Haar measure on $PSL_2(\mathbb{R})$ via Iwasawa decomposition

Question

I am missing something basic about the relation between the Haar measure on the group $G = KAN$ and the haar measures on the subgroups $K$, $A$, and $N$. Specifically, let $G=PSL_2(\mathbb{R})$ then we can write in explicit coordinates the subgroups $$ K = \left\{\left(\begin{array}{cc} \cos(\theta) & \sin(\theta)\\ -\sin(\theta)&\cos(\theta) \end{array}\right):\theta\in[0,\pi)\right\} $$ $$ A = \left\{\left(\begin{array}{cc} y^{1/2}& 0\\ 0&y^{-1/2} \end{array}\right):y\in(0,\infty)\right\} $$ $$ N = \left\{\left(\begin{array}{cc} 1& x\\ 0&1 \end{array}\right):x\in\mathbb{R}\right\} $$ In these coordinates, it would seem to me the Haar measures of these subgroups is $d\theta$, $y^{-1}dy$ and $dx$ respectively. However I know the Haar measure on $G$ is $y^{-2}\, d\theta \, dy \, dx$. I am confused because it is often stated that $dg = dk \, da \, dn$ where it seems those measures are the Haar measures on the subgroups, but somehow in explicit coordinates a new factor of $y^{-1}$ appears. Thank you.

Answer 1

Your problem is that $\mathrm{PSL}(2,\mathbb{R})$ is not a reductive Lie group (at least by the definitions I know). You are correct that the measures on each subgroup are as you say, but note that $AN$ is the subgroup isomorphic to the group of matrices $$ \begin{pmatrix} a& b \\ 0&1 \end{pmatrix} $$ (for some reason the TeX will not work) with $a>0$.

The left and right Haar measures on this group are different!

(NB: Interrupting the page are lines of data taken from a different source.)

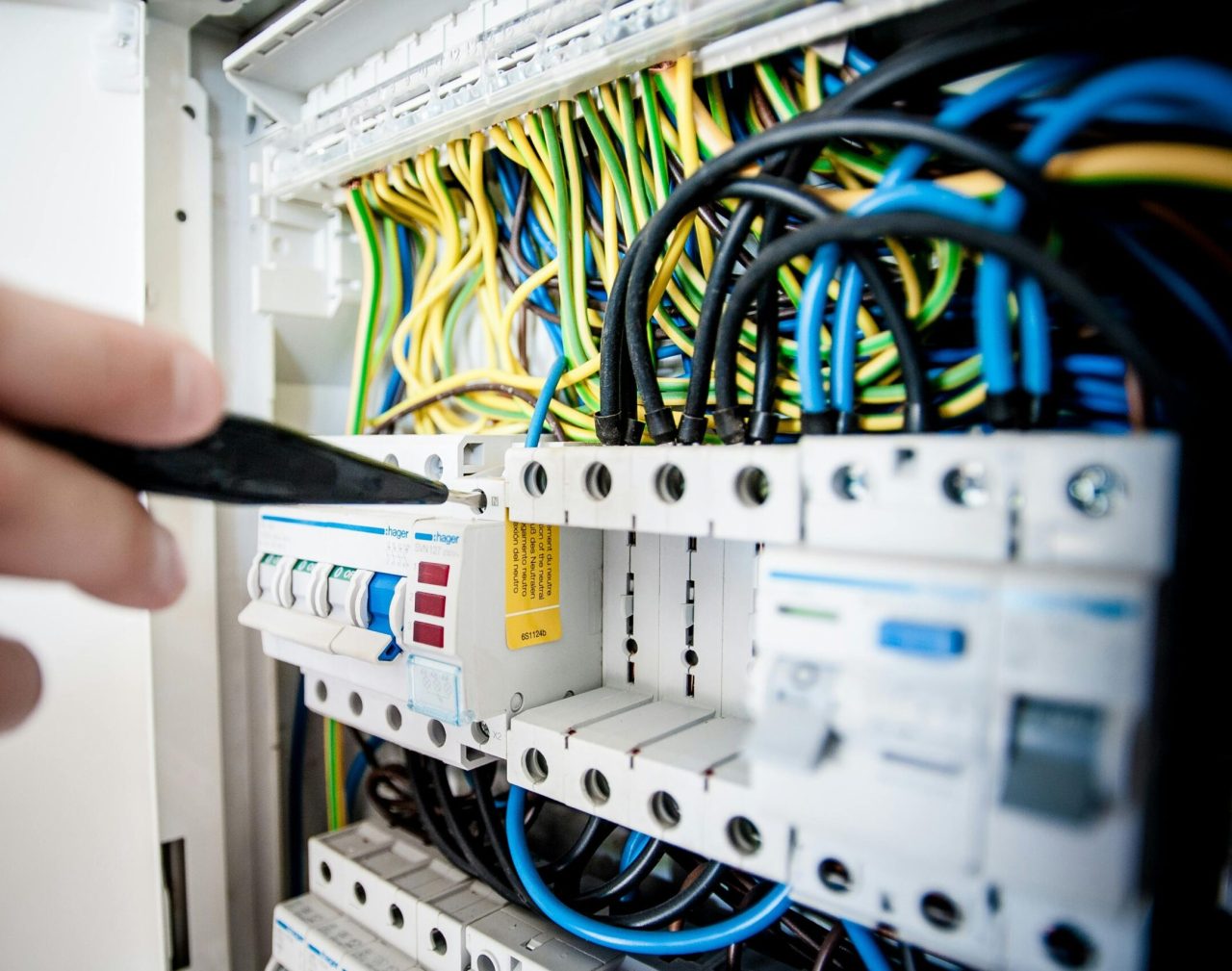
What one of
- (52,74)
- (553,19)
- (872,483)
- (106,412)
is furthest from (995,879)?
(52,74)

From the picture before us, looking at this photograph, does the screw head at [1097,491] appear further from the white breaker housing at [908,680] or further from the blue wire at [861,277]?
the blue wire at [861,277]

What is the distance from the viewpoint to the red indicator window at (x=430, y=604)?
0.80 meters

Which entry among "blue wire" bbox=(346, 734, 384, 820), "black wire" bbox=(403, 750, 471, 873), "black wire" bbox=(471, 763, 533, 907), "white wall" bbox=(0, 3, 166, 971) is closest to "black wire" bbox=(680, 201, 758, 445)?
"black wire" bbox=(471, 763, 533, 907)

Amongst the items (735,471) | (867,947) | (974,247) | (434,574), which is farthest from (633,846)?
(974,247)

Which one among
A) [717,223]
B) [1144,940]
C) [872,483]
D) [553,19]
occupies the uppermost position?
[553,19]

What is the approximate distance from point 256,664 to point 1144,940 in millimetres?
1261

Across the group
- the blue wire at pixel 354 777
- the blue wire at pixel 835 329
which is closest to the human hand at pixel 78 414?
the blue wire at pixel 835 329

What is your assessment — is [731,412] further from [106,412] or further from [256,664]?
[256,664]

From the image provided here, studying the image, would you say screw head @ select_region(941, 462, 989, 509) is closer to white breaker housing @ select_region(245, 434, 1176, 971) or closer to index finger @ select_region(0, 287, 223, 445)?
white breaker housing @ select_region(245, 434, 1176, 971)

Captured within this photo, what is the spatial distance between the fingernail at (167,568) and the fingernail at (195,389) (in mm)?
112

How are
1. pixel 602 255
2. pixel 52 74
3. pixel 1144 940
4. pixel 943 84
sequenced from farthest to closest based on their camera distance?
1. pixel 52 74
2. pixel 602 255
3. pixel 943 84
4. pixel 1144 940

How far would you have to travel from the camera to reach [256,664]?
4.28 feet

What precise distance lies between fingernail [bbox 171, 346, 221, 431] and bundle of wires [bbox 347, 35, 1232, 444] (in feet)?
1.31

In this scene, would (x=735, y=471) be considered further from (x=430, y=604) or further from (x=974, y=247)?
(x=430, y=604)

Your measure on $G$ corresponds to taking the right Haar measure on $AN$, the one you think you have found corresponds to taking the left one.

Do you know a reference where the Iwasawa decomposition is stated for non-redcutive groups?

Edit: The set $K$ in your question is not closed under multiplication.